_EXERCISE REQUIREMENTS_.
Extend the audit report on Fowles Property Limited, beginning after its final sentence and keeping its formal style.
___ DOCUMENT SECTION
This report has been prepared in accordance with the provisions of Part 15 of the Companies Act 2006 relating to small companies.

ON BEHALF OF THE BOARD:





Mr W T Fowles - Director


25 September 2025

INDEPENDENT AUDITORS' REPORT TO THE MEMBERS OF
FOWLES PROPERTY LIMITED

Opinion
We have audited the financial statements of Fowles Property Limited (the 'company') for the year ended 30 September 2024 which comprise the Income Statement, Balance Sheet, Statement of Changes in Equity and Notes to the Financial Statements, including a summary of significant accounting policies. The financial reporting framework that has been applied in their preparation is applicable law and United Kingdom Accounting Standards, including Financial Reporting Standard 102 Section 1A 'The Financial Reporting Standard applicable in the UK and Republic of Ireland' (United Kingdom Generally Accepted Accounting Practice).

In our opinion the financial statements:
-give a true and fair view of the state of the company's affairs as at 30 September 2024 and of its profit for the year then ended;
-have been properly prepared in accordance with United Kingdom Generally Accepted Accounting Practice; and
-have been prepared in accordance with the requirements of the Companies Act 2006.

Basis for opinion
We conducted our audit in accordance with International Standards on Auditing (UK) (ISAs (UK)) and applicable law. Our responsibilities under those standards are further described in the Auditors' responsibilities for the audit of the financial statements section of our report. We are independent of the company in accordance with the ethical requirements that are relevant to our audit of the financial statements in the UK, including the FRC's Ethical Standard, and we have fulfilled our other ethical responsibilities in accordance with these requirements. We believe that the audit evidence we have obtained is sufficient and appropriate to provide a basis for our opinion.

Conclusions relating to going concern
In auditing the financial statements, we have concluded that the director's use of the going concern basis of accounting in the preparation of the financial statements is appropriate.

Based on the work we have performed, we have not identified any material uncertainties relating to events or conditions that, individually or collectively, may cast significant doubt on the company's ability to continue as a going concern for a period of at least twelve months from when the financial statements are authorised for issue.
______
___ RECORDS SHOWN
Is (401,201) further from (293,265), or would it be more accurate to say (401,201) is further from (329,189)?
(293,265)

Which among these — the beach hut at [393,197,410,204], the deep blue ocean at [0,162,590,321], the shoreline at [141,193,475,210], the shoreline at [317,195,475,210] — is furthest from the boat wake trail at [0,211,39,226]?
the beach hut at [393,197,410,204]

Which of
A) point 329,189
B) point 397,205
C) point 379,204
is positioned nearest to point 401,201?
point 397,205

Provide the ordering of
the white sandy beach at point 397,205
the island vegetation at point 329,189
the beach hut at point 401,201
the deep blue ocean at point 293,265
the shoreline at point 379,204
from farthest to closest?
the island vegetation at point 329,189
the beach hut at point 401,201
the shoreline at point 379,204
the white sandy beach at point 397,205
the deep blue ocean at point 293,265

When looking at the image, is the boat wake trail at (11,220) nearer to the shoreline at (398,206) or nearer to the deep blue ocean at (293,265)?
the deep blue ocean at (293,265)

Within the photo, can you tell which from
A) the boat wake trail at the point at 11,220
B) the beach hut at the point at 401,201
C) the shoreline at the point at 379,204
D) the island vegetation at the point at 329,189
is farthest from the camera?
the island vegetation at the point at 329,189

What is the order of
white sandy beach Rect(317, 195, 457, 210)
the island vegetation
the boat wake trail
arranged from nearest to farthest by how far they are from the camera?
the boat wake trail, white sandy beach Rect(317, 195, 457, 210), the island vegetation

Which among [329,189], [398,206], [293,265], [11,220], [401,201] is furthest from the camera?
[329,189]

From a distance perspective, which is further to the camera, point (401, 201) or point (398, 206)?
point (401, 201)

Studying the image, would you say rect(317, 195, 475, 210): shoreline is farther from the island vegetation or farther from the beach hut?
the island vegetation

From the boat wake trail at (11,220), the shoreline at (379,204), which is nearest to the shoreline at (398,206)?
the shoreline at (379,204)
______
_REPLY_.
Our responsibilities and the responsibilities of the director with respect to going concern are described in the relevant sections of this report.

Other information
The director is responsible for the other information. The other information comprises the information in the Director's Report, but does not include the financial statements and our Auditors' Report thereon.

Our opinion on the financial statements does not cover the other information and, except to the extent otherwise explicitly stated in our report, we do not express any form of assurance conclusion thereon.

In connection with our audit of the financial statements, our responsibility is to read the other information and, in doing so, consider whether the other information is materially inconsistent with the financial statements or our knowledge obtained in the audit or otherwise appears to be materially misstated. If we identify such material inconsistencies or apparent material misstatements, we are required to determine whether this gives rise to a material misstatement in the financial statements themselves. If, based on the work we have performed, we conclude that there is a material misstatement of this other information, we are required to report that fact. We have nothing to report in this regard.

Opinions on other matters prescribed by the Companies Act 2006
In our opinion, based on the work undertaken in the course of the audit:
- the information given in the Director's Report for the financial year for which the financial statements are prepared is consistent with the financial statements; and
- the Director's Report has been prepared in accordance with applicable legal requirements.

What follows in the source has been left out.